The title refers to the fact that Vaughan was accompanied by the Count Basie Orchestra, but without Count Basie. Reviewing the album for Allmusic, Scott Yanow gave it a four-and-a-half stars rating and called it "one of the best of all Sarah Vaughan recordings.
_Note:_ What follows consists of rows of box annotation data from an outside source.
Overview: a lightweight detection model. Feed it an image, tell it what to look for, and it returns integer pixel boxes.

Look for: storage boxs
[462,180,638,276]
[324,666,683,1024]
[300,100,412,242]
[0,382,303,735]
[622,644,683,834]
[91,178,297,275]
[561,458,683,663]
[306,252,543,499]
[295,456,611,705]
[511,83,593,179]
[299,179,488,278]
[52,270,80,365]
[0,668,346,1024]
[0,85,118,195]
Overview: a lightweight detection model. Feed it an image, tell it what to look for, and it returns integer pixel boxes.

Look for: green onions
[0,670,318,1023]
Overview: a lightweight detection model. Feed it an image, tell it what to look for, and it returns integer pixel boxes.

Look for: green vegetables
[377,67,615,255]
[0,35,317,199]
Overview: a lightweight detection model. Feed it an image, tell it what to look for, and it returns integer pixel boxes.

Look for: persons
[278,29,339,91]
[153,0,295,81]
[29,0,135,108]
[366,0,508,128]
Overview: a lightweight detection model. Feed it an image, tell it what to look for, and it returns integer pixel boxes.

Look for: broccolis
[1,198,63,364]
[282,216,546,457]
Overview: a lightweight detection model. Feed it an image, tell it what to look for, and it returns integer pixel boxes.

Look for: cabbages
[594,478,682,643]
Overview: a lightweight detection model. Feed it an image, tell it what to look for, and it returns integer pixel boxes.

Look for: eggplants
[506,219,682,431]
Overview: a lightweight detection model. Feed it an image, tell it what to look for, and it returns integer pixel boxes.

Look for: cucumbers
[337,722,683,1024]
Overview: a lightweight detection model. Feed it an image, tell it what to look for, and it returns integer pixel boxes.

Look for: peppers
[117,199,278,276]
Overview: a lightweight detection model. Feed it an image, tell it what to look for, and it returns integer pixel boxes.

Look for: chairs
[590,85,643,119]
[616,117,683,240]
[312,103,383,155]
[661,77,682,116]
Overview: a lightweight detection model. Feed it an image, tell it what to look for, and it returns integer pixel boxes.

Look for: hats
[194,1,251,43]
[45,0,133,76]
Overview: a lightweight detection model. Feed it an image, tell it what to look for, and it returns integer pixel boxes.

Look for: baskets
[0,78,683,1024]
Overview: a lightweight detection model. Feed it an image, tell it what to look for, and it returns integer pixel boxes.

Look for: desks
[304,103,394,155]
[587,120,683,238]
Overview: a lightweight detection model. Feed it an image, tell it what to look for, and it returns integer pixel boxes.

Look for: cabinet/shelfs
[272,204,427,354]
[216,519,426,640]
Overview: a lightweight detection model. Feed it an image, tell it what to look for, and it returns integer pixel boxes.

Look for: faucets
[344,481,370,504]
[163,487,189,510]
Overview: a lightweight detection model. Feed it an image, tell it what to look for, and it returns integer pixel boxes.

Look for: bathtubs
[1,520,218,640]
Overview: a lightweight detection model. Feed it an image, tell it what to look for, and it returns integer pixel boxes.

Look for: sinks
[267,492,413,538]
Highly recommended". It features "astounding vocalese" from Vaughan on tracks including "Smoke Gets in Your Eyes" and "No 'Count Blues".

Track listing 
 "Smoke Gets in Your Eyes" (Otto Harbach, Jerome Kern) – 3:58
 "Doodlin'" (Horace Silver) – 4:34
 "Darn That Dream" (Eddie DeLange, Jimmy Van Heusen) – 3:43
 "Just One of Those Things" (Cole Porter) – 2:31
 "Moonlight in Vermont" (John Blackburn, Karl Suessdorf) – 3:19
 "No 'Count Blues" (Thad Jones, Sarah Vaughan) – 5:27
 "Cheek to Cheek" (Irving Berlin) – 5:09
 "Stardust" (Hoagy Carmichael, Mitchell Parish) – 3:17
 "Missing You" (Ronnell Bright) – 3:28

Personnel 
 Sarah Vaughan - vocals

The Count Basie Orchestra

 Wendell Culley, Thad Jones, Snooky Young & Joe Newman - trumpet
 Henry Coker, Al Grey & Benny Powell - trombone
 Marshal Royal & Frank Wess - alto sax
 Frank Foster & Billy Mitchell - tenor sax
 Charlie Fowlkes - baritone sax
 Ronnell Bright - piano
 Freddie Green - guitar
 Richard Davis - double bass
 Sonny Payne - drums
 Johnny Mandel, Luther Henderson, Thad Jones & Frank Foster - arrangers

References 

1959 albums
Count Basie Orchestra albums
Sarah Vaughan albums
EmArcy Records albums
Albums arranged by Frank Foster (musician)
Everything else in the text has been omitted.